Reproduce the data below word for word, everything from the line containing "Observing the scene" down to the line containing "What intervening distance", with both of those lines included.

» **Given records**
——
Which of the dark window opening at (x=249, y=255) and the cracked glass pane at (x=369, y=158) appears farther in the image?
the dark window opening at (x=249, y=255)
——
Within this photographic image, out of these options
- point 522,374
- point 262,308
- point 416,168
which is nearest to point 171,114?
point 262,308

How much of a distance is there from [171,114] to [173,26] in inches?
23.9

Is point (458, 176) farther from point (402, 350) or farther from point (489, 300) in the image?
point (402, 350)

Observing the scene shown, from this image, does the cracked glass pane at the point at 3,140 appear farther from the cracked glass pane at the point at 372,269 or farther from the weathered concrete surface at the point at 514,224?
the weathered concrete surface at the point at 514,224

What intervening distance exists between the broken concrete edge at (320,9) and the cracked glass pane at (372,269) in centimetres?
——
» **Answer**
Observing the scene shown, from this image, does the cracked glass pane at the point at 3,140 appear farther from the cracked glass pane at the point at 372,269 or farther from the weathered concrete surface at the point at 514,224?
the weathered concrete surface at the point at 514,224

What intervening distance exists between the broken concrete edge at (320,9) and the cracked glass pane at (372,269) in centimetres?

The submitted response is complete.